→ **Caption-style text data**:
━━━━━━━━━━━━━━━━
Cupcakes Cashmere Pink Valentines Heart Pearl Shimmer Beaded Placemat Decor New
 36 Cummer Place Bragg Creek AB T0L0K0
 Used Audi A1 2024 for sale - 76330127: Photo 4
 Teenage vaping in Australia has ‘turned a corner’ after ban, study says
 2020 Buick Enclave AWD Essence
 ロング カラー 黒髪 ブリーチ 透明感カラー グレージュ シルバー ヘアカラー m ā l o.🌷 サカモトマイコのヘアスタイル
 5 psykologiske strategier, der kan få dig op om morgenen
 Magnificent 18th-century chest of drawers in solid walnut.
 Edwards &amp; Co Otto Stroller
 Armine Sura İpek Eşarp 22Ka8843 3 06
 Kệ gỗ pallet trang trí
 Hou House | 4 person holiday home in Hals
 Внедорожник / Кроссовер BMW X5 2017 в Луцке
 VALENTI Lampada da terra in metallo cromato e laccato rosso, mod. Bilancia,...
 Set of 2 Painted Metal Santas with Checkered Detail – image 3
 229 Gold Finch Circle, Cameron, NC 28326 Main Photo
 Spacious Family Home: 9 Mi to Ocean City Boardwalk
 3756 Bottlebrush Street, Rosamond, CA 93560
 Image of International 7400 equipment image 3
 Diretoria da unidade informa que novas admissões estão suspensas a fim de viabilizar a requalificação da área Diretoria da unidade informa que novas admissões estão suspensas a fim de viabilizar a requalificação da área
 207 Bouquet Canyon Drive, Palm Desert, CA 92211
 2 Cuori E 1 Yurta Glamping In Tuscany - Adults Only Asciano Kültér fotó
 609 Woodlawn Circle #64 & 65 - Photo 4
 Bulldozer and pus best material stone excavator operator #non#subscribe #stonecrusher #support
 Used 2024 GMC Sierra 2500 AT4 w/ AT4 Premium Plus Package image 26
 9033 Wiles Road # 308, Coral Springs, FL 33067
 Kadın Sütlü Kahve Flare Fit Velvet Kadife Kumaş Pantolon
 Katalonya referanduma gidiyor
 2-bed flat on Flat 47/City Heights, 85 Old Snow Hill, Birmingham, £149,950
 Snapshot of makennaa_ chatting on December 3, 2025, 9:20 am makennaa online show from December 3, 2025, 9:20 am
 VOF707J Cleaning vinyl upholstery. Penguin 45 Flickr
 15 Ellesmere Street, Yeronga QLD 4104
━━━━━━━━━━━━━━━━
→ **Problem requirements**: Repeat every record, keeping each line exactly as it is.

→ **Response**:
Cupcakes Cashmere Pink Valentines Heart Pearl Shimmer Beaded Placemat Decor New
 36 Cummer Place Bragg Creek AB T0L0K0
 Used Audi A1 2024 for sale - 76330127: Photo 4
 Teenage vaping in Australia has ‘turned a corner’ after ban, study says
 2020 Buick Enclave AWD Essence
 ロング カラー 黒髪 ブリーチ 透明感カラー グレージュ シルバー ヘアカラー m ā l o.🌷 サカモトマイコのヘアスタイル
 5 psykologiske strategier, der kan få dig op om morgenen
 Magnificent 18th-century chest of drawers in solid walnut.
 Edwards &amp; Co Otto Stroller
 Armine Sura İpek Eşarp 22Ka8843 3 06
 Kệ gỗ pallet trang trí
 Hou House | 4 person holiday home in Hals
 Внедорожник / Кроссовер BMW X5 2017 в Луцке
 VALENTI Lampada da terra in metallo cromato e laccato rosso, mod. Bilancia,...
 Set of 2 Painted Metal Santas with Checkered Detail – image 3
 229 Gold Finch Circle, Cameron, NC 28326 Main Photo
 Spacious Family Home: 9 Mi to Ocean City Boardwalk
 3756 Bottlebrush Street, Rosamond, CA 93560
 Image of International 7400 equipment image 3
 Diretoria da unidade informa que novas admissões estão suspensas a fim de viabilizar a requalificação da área Diretoria da unidade informa que novas admissões estão suspensas a fim de viabilizar a requalificação da área
 207 Bouquet Canyon Drive, Palm Desert, CA 92211
 2 Cuori E 1 Yurta Glamping In Tuscany - Adults Only Asciano Kültér fotó
 609 Woodlawn Circle #64 & 65 - Photo 4
 Bulldozer and pus best material stone excavator operator #non#subscribe #stonecrusher #support
 Used 2024 GMC Sierra 2500 AT4 w/ AT4 Premium Plus Package image 26
 9033 Wiles Road # 308, Coral Springs, FL 33067
 Kadın Sütlü Kahve Flare Fit Velvet Kadife Kumaş Pantolon
 Katalonya referanduma gidiyor
 2-bed flat on Flat 47/City Heights, 85 Old Snow Hill, Birmingham, £149,950
 Snapshot of makennaa_ chatting on December 3, 2025, 9:20 am makennaa online show from December 3, 2025, 9:20 am
 VOF707J Cleaning vinyl upholstery. Penguin 45 Flickr
 15 Ellesmere Street, Yeronga QLD 4104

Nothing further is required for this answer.